— begin —
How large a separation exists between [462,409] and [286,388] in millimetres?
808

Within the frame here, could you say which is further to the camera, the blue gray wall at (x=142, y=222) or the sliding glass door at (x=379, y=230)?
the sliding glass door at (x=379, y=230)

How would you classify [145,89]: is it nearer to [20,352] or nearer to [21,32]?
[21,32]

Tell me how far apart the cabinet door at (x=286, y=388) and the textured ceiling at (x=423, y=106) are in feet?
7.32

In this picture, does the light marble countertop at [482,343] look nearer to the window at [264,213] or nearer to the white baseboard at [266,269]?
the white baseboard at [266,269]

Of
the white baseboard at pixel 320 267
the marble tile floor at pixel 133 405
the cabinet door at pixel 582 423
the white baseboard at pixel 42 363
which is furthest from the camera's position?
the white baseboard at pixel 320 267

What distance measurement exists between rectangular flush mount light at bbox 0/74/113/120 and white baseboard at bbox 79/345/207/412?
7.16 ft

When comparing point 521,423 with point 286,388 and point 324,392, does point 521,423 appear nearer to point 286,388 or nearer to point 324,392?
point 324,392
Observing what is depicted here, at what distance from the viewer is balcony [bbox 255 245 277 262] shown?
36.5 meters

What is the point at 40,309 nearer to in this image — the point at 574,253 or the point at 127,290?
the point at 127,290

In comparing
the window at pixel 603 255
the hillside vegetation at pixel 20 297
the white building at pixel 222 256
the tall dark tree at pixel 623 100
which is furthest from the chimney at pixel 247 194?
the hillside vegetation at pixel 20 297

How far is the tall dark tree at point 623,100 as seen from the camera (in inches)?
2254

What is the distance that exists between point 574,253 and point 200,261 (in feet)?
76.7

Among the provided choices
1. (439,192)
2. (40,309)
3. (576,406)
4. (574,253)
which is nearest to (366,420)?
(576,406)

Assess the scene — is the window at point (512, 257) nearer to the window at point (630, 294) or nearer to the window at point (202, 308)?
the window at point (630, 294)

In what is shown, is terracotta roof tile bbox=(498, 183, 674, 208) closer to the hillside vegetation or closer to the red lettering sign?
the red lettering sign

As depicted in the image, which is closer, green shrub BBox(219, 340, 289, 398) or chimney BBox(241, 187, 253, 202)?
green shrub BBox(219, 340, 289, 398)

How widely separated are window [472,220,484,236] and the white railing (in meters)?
— end —
● **Instructions for the task**
Please repeat all the records above exactly as they appear.

● **Worked answer**
How large a separation exists between [462,409] and [286,388] in millimetres?
808

Within the frame here, could you say which is further to the camera, the blue gray wall at (x=142, y=222) or the sliding glass door at (x=379, y=230)?
the sliding glass door at (x=379, y=230)

How would you classify [145,89]: is it nearer to [20,352] or nearer to [21,32]?
[21,32]

Tell me how far apart the cabinet door at (x=286, y=388) and the textured ceiling at (x=423, y=106) are in feet?
7.32

In this picture, does the light marble countertop at [482,343] look nearer to the window at [264,213] or nearer to the white baseboard at [266,269]?
the white baseboard at [266,269]

Of
the white baseboard at pixel 320 267
the marble tile floor at pixel 133 405
the cabinet door at pixel 582 423
the white baseboard at pixel 42 363
which is furthest from the camera's position?
the white baseboard at pixel 320 267

What distance measurement exists between rectangular flush mount light at bbox 0/74/113/120 and white baseboard at bbox 79/345/207/412?
7.16 ft

When comparing point 521,423 with point 286,388 and point 324,392, does point 521,423 appear nearer to point 286,388 or nearer to point 324,392?
point 324,392
Observing what is depicted here, at what distance from the viewer is balcony [bbox 255 245 277 262] shown?
36.5 meters

What is the point at 40,309 nearer to in this image — the point at 574,253 or the point at 127,290?
the point at 127,290

In comparing
the window at pixel 603 255
the hillside vegetation at pixel 20 297
the white building at pixel 222 256
the tall dark tree at pixel 623 100
which is furthest from the chimney at pixel 247 194?
the hillside vegetation at pixel 20 297

How far is the tall dark tree at point 623,100 as seen from the camera (in inches)?
2254

What is the distance that exists between point 574,253 and point 200,261 (in feet)?
76.7

Among the provided choices
1. (439,192)
2. (40,309)
3. (576,406)
4. (574,253)
which is nearest to (366,420)?
(576,406)

Assess the scene — is the window at point (512, 257) nearer to the window at point (630, 294) or nearer to the window at point (202, 308)?
the window at point (630, 294)

In what is shown, is terracotta roof tile bbox=(498, 183, 674, 208) closer to the hillside vegetation or closer to the red lettering sign?
the red lettering sign

As depicted in the image, which is closer, green shrub BBox(219, 340, 289, 398) or chimney BBox(241, 187, 253, 202)?
green shrub BBox(219, 340, 289, 398)

How widely separated are window [472,220,484,236] and the white railing (in meters)?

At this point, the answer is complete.